CEO Resume Evaluation
I received a resume recently of an individual that founded and managed a business for the last seven years. The resume illustrated several problems.
First, the job seeker listed their title as "Chairman, CEO, President and COO." Listing four concurrent titles that say the same thing is redundant. That they are all top level title raises ego questions. Didn’t CEO or President sound impressive enough by themselves?
This is actually fairly common with self employed and small businesses. Some individuals give themselves inflated titles. One of my favorite examples of this was an individual that had started a consulting firm. The firm had two principles – the individual and his wife. His wife didn’t have active involvement but was the majority owner and had the title President (to qualify as a woman owned business). The consultant was essentially the only active participant in the business. He gave himself the title "Senior Executive Vice President." If you have the authority to give yourself a title in your company, don’t make up something ridiculous.

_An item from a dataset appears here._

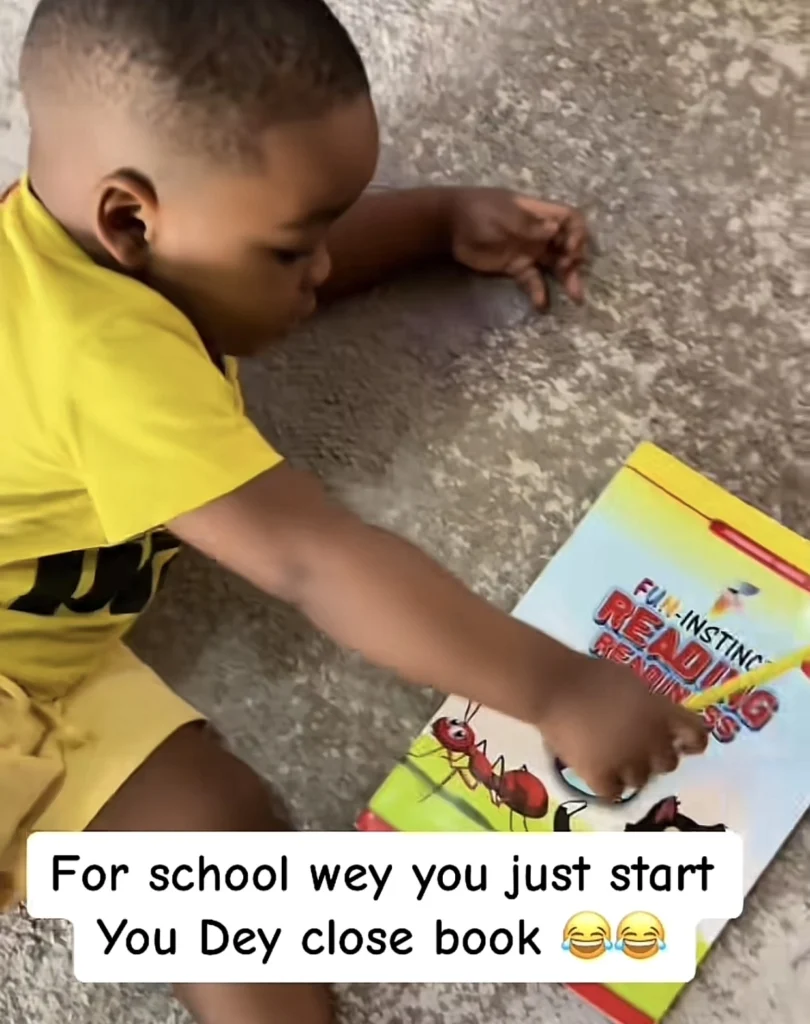 “For school wey you just start you dey close book” — Mother laments as her son gives up on his homework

Second, the job seeker listed the ticker symbol of their company on their resume. This can be valuable if looking up the ticker provides useful information. When I looked up the ticker, it showed a stock that never traded at more than a penny per share in the last several years and had been delisted. No other information was available.

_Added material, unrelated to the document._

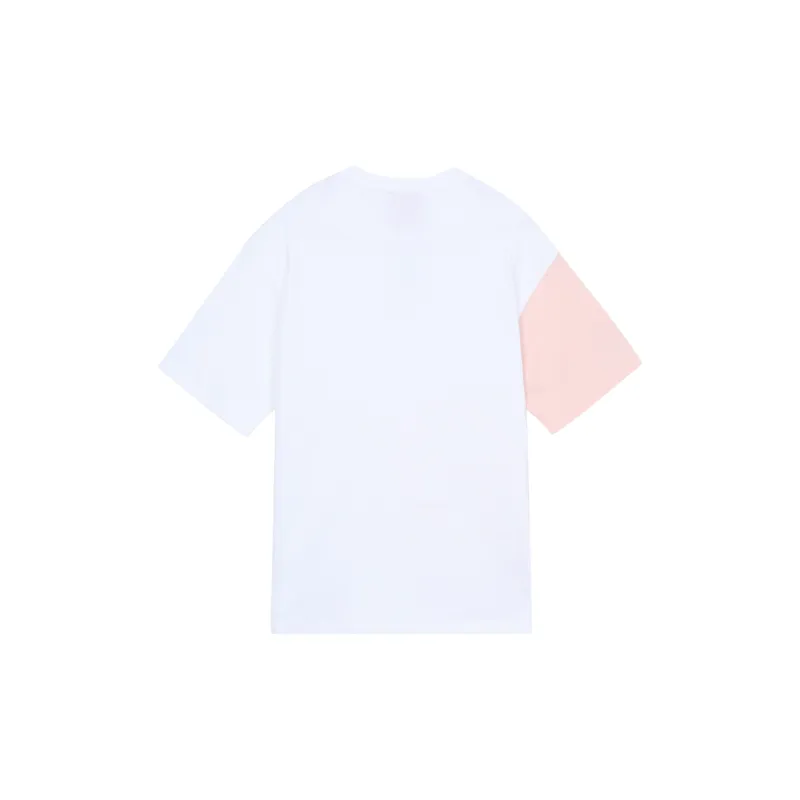 Dickies T Shirt Unisex White Pink-1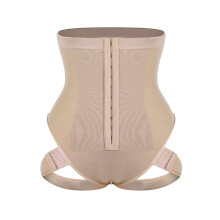 Postnatal Leggings Femme 99% Invisible Abdominal Bodice Beige Size S Maternity Hip Lift Shapewear Waist Tightening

Third, the job seeker gave no reason why the business they owned and managed for seven years failed. Highlighting the failure with the ticker symbol makes it very important to explain why the business didn’t succeed.
Fourth, the resume contained no accomplishments. If you start and manage a business over a period of seven years, I would hope that you would have at least one minor success over that time. Sharing no successes, even if the venture ultimately failed is a bad idea.
Fifth, the resume doesn’t give any indication what career path this individual is seeking. The job seeker had held two positions prior to the business they owned. These positions were in completely different career fields. I can’t share the exact titles – they’re weird enough it may comprise the confidentiality of the candidate. Suffice it to say, I have never met a candidate that had worked in two of the three industries listed. Plus, the industries have absolutely nothing in common. I can’t determine from the resume (there was no cover letter) what this person would want to do – not even a remote guess.
Now, this individual may be extremely capable and talented. Unfortunately, there are so many questions about this person and no reason to move forward. The result: with this resume, they are going to be rejected from almost every opportunity.
By the way, as one of the owners of Palladian, I’m thinking I need to jazz up my title. I’ve narrowed my choices to "Executive Senior Executive Vice President" or "Senior Executive Senior Vice President" Which do you think sounds more impressive? Maybe I should just use both!